The Fair has been celebrated since 1957. Tourism around the Fair is a main driver of the city's economy during the end of the year. It is also known as the "sugar cane fair" (referring to a crop vital to the local economy) and "Feria de la salsa" (Salsa music fair).

== History ==
On August 7th 1956, a huge explosion in Cali destroyed most of the city's infrastructure and many people died, leaving the city in an economic recession. The next year, the government coordinated a fair as an opportunity to celebrate the overcome of this tragedy and revitalize the economy. The first fair lasted 40 days and was a success. Many people were able to sell handmade goods throughout the celebration of the events.
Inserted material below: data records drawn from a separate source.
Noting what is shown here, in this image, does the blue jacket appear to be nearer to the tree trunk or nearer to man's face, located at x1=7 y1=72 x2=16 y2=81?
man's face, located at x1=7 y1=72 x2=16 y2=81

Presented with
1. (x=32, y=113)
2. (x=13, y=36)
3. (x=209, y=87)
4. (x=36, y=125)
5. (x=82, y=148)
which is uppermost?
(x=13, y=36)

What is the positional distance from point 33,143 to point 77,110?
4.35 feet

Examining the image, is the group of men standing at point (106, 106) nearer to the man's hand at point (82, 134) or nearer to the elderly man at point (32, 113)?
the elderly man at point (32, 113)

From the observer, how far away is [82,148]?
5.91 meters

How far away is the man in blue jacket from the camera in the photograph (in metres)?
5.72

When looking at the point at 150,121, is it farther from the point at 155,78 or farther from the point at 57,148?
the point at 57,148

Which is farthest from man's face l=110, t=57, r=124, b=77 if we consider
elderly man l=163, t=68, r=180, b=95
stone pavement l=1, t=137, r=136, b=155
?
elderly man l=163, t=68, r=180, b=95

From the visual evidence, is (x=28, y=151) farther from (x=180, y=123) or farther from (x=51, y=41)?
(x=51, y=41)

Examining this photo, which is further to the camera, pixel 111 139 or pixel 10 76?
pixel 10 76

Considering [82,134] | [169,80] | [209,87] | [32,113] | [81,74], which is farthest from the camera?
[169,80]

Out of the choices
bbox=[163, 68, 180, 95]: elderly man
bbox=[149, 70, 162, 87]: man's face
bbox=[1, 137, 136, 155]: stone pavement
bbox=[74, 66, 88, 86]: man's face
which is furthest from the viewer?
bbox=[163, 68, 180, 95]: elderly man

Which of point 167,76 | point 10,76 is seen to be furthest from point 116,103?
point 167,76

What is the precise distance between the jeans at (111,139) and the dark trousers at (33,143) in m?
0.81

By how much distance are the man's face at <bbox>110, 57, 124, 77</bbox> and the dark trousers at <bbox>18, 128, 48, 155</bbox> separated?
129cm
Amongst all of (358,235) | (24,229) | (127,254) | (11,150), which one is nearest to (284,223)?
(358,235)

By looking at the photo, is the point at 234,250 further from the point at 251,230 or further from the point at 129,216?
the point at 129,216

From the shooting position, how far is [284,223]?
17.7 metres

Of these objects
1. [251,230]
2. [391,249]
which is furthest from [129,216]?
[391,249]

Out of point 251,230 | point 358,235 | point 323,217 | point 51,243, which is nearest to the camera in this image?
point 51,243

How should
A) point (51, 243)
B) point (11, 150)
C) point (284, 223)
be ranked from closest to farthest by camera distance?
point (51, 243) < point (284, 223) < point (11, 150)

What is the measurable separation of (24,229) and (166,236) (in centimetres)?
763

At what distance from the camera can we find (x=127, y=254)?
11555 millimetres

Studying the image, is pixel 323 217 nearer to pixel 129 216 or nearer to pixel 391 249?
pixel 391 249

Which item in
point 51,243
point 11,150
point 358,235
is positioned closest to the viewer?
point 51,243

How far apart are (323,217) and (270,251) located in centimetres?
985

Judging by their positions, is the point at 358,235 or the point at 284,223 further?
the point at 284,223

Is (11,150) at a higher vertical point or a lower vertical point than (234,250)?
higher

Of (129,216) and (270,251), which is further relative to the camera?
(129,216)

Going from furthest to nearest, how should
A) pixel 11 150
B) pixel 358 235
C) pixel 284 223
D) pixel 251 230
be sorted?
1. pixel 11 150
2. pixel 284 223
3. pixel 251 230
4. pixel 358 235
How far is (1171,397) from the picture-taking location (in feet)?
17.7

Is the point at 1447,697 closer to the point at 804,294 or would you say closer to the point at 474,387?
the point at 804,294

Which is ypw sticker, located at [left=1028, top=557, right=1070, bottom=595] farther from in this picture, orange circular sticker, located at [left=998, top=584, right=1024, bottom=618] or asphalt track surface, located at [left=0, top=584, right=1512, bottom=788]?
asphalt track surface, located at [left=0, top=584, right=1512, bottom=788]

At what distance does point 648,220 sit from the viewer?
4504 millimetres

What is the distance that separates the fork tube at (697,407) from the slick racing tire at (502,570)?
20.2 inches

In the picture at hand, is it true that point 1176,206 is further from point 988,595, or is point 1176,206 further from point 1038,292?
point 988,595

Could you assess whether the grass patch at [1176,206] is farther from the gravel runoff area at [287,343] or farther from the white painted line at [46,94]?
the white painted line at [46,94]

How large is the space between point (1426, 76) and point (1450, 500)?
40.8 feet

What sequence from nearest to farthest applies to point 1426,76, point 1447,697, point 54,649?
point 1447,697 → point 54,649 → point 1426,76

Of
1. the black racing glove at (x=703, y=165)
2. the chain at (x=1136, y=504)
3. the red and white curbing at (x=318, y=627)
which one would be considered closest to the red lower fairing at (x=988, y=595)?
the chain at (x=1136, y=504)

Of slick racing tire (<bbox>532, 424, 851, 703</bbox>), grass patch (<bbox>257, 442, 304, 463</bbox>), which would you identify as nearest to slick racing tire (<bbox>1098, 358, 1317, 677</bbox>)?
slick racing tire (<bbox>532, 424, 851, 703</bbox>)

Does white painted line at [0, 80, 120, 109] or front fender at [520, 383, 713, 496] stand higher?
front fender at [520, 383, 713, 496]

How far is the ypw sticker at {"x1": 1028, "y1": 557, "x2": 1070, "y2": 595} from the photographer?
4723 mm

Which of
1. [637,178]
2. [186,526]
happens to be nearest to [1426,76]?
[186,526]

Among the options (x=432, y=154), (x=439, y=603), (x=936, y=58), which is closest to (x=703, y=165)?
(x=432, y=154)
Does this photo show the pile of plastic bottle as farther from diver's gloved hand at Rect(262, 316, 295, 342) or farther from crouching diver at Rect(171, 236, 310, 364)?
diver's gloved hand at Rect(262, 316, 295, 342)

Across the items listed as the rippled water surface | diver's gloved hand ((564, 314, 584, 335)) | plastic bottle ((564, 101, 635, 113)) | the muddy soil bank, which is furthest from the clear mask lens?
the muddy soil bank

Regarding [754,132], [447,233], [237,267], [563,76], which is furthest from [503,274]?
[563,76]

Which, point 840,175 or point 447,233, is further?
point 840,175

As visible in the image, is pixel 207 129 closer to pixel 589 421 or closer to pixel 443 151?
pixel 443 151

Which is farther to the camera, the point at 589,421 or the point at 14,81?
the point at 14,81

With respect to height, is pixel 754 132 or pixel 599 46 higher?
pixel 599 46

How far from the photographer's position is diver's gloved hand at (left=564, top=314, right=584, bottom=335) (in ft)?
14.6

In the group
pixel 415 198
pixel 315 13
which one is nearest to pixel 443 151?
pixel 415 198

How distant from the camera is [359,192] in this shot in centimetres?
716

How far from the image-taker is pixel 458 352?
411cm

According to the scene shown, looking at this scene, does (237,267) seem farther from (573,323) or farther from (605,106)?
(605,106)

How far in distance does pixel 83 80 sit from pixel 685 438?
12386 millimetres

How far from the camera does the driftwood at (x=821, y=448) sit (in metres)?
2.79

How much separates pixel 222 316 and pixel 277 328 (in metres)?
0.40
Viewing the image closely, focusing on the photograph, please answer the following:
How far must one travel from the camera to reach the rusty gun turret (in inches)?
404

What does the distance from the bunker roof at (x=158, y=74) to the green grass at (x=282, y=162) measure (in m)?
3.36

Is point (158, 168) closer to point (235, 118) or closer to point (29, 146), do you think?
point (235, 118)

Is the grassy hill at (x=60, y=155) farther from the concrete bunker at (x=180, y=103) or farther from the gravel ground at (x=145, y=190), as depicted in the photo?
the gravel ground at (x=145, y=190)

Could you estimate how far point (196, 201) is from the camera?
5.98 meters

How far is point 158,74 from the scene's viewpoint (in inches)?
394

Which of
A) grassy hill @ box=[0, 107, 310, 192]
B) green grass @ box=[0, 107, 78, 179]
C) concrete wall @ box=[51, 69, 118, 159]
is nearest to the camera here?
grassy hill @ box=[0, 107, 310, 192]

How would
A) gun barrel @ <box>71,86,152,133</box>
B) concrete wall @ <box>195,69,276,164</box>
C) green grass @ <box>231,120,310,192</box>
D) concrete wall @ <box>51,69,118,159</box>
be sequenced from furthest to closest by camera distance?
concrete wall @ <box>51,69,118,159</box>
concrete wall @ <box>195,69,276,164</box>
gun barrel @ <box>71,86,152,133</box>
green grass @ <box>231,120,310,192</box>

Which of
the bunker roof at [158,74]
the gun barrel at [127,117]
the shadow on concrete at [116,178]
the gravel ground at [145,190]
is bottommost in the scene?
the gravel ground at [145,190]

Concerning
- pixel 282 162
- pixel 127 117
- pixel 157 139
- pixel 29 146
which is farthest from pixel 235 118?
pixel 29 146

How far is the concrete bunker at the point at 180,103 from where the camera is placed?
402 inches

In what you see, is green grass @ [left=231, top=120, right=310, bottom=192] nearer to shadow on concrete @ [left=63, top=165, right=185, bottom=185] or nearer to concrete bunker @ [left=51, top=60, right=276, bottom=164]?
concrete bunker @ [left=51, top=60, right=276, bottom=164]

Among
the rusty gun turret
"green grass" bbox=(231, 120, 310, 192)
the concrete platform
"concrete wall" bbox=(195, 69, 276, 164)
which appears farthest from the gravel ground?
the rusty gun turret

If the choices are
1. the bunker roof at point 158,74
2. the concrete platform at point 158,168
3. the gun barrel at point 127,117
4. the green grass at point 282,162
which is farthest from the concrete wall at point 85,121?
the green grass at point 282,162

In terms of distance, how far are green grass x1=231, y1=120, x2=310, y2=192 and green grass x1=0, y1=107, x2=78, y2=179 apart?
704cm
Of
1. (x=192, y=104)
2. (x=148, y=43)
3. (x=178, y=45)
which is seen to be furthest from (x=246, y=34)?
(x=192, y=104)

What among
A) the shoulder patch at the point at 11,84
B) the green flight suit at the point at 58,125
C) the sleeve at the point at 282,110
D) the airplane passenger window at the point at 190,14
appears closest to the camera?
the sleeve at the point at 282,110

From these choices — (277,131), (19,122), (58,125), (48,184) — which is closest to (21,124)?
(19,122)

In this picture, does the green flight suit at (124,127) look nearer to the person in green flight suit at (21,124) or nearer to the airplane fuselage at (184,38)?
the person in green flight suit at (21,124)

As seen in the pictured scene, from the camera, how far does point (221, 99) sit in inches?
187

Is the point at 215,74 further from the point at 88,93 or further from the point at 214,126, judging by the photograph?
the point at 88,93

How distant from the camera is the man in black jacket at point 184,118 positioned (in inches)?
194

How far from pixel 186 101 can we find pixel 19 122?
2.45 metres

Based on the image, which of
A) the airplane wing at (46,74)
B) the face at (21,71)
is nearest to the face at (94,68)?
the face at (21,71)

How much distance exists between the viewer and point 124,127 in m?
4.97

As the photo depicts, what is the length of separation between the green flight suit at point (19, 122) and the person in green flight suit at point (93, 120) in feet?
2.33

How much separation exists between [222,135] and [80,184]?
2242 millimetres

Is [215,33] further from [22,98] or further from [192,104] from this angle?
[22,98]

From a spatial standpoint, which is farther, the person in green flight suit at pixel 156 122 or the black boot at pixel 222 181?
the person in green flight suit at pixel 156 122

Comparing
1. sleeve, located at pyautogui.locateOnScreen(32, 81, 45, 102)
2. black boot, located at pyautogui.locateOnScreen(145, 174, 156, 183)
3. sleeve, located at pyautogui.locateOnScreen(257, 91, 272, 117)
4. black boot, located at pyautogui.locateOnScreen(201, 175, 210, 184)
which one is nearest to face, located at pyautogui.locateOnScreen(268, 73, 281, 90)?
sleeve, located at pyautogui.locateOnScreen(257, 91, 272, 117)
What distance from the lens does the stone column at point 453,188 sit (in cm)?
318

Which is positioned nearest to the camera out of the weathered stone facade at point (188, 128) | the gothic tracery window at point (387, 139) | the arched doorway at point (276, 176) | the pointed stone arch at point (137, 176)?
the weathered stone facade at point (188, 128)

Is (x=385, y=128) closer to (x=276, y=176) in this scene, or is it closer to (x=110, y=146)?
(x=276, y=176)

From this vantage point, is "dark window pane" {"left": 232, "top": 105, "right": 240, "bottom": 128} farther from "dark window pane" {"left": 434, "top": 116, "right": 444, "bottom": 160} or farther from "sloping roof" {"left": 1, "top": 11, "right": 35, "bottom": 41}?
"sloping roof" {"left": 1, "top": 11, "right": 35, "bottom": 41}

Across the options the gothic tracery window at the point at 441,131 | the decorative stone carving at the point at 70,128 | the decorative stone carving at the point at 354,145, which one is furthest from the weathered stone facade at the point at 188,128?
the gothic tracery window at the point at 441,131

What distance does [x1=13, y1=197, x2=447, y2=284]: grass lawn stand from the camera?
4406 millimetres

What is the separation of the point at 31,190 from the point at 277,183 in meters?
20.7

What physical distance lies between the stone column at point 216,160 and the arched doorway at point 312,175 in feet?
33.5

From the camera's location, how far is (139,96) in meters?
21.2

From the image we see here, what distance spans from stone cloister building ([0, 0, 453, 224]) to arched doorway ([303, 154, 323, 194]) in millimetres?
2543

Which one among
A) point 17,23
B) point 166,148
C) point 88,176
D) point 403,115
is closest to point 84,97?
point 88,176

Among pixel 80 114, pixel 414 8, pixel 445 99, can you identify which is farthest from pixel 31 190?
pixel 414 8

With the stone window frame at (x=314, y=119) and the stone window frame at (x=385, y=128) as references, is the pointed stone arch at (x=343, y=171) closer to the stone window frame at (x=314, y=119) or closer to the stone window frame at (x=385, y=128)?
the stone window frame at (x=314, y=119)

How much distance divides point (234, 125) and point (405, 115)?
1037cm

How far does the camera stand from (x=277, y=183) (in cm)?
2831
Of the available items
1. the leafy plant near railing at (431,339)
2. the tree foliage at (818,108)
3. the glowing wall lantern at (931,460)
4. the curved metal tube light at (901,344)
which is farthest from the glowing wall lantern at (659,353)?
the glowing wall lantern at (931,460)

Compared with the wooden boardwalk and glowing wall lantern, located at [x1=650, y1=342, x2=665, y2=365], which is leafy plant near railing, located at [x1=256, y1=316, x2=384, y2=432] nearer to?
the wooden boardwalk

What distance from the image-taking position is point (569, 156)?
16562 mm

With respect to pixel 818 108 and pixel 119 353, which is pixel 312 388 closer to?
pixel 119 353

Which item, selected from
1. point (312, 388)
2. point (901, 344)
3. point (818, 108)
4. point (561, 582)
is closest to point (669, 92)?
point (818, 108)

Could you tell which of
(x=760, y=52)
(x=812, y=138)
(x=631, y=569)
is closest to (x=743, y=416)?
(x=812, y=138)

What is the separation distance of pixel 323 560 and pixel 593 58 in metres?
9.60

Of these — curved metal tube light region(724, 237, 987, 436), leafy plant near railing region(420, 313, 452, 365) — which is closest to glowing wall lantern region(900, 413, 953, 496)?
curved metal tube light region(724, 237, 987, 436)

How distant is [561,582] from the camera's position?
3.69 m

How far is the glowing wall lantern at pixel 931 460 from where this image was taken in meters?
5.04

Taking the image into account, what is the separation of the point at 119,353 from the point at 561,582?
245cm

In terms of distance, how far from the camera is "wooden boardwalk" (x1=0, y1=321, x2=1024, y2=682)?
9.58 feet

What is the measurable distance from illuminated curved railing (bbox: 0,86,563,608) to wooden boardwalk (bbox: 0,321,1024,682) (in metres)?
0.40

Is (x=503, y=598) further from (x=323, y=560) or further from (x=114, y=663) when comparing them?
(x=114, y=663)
The fair continued to grow over the years, and the city's economy was boosted around the time of the fair. Over time, it became the most important cultural and economic event of the year.

In the 1980s, salsa singers and dancers became a popular part of the fair.

In 2020, the Fair was held virtually due to the COVID-19 pandemic.

2021 saw the introduction of Fiesta de Mi Pueblo, a parade celebrating the 42 municipalities of Valle del Cuaca.

== Events ==
The Fair is opened by a cabalgata (parade of horseback riders) and the Salsódromo (also called the Salsa Marathon), a parade of salsa musicians and dancers. In 2023, the Salsódromo included 1,400 dancers, who paraded down Avenida Roosevelt, one of the main roads of the city.

Other events include tascas (international food street), salsa concerts, bullfights (which have attracted criticism and protests), parades, athletic activities/competitions and cultural exhibitions. At times the Fair has included Vallenato and Merengue groups from Colombia and surrounding Caribbean countries, and samba schools from Rio de Janeiro, Brazil.

The Cali Viejo Carnival is held on December 28, the fourth day of the Fair. The event celebrates the cultural traditions and history of the region, and is actually older than the Fair itself, dating back to the early 1910s.